Hi Les - It's difficult to give you an exact age because it seemed to be going on for a while and it's all confused in my mind but it would have been around the age of 51 or 52, so six or seven years ago.

I struggle with that thought too. Okay, so I work from home and I have it pretty soft compared to those who have to go out to the workplace. I still have to work though. The mortgage goes on until I'm 65 and my husband is exactly 10 years older than me. He still works at the moment (despite the fact that he took early retirement 12 years ago - Behcet's doesn't just affect the patient does it :-(

The thing is, he can't work forever and it makes me feel guilty that he's working now at 68. Okay, so the retirement age is going to rise in the UK but it didn't affect him and he could/should have retired 3 years ago.

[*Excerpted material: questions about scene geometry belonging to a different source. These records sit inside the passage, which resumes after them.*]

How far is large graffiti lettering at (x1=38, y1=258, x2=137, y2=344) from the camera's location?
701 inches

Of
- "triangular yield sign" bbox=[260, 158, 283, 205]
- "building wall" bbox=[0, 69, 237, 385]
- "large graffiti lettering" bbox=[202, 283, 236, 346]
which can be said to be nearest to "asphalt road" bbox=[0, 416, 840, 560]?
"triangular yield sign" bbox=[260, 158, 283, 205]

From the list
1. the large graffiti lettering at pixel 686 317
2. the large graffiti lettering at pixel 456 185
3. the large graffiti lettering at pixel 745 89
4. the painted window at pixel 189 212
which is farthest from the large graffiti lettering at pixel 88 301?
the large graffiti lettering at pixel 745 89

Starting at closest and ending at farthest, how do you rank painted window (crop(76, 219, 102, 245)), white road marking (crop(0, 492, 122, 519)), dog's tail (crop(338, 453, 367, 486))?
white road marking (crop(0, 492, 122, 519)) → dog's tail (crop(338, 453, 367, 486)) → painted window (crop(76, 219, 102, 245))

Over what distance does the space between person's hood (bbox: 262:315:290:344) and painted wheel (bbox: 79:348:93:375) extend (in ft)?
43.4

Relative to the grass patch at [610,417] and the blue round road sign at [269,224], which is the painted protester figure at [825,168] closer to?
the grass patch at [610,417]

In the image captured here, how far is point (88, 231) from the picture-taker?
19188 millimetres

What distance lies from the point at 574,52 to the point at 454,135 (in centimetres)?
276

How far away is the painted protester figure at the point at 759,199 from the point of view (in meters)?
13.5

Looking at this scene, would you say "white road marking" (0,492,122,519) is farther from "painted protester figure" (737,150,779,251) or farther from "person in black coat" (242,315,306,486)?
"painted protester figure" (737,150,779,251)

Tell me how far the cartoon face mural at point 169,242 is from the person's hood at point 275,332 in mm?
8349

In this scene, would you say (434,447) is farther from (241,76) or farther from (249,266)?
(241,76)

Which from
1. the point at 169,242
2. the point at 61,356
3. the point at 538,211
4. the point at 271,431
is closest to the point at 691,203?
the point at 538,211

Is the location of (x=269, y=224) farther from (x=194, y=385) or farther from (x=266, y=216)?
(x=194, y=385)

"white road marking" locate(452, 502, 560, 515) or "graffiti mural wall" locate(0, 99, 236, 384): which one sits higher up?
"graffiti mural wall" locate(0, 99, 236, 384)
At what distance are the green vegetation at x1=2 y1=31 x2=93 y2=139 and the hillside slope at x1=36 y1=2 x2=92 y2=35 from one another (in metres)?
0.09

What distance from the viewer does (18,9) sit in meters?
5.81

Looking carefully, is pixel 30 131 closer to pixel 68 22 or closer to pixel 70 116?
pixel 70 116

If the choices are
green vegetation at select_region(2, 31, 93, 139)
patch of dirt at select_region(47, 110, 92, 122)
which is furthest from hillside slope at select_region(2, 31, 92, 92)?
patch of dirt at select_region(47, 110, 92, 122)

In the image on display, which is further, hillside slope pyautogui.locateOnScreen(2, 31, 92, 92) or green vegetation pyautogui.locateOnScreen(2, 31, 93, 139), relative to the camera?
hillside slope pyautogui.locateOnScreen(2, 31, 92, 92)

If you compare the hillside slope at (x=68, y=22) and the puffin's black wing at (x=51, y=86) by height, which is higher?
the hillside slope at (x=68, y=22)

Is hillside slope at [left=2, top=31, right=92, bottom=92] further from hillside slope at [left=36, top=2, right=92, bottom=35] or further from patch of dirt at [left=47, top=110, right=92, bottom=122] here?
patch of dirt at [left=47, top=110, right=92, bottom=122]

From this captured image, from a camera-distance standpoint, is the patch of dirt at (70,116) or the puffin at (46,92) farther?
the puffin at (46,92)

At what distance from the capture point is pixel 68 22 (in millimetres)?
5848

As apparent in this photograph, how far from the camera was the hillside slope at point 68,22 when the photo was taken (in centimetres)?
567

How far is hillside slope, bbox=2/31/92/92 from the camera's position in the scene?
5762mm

I struggled on much longer than I would usually have done with the writing business because that was the only way I could earn enough money for him to be able to retire. However, as my concentration deteriorated, the stress of it became worse and worse and I finally sort of imploded. The silver brings in some money but nowhere near as much as the writing - it's high end stuff, not pocket money and, just in case you hadn't heard (tongue very much in cheek) there's a recession on.

All I can say to make you feel a little better is that now you are part of a community that understands now you feel, both physically and mentally, things might be a little easier?


Hello Di

That is exactly what I was getting at. You've given me a few good ideas as well.

I find the concentration a bit of a problem and I definitely didn't inherit any of my father's artistic talents. (I'm colour blind and can't even draw a stick figure!)

I would very much like to 'retire', but at the moment it's not an option.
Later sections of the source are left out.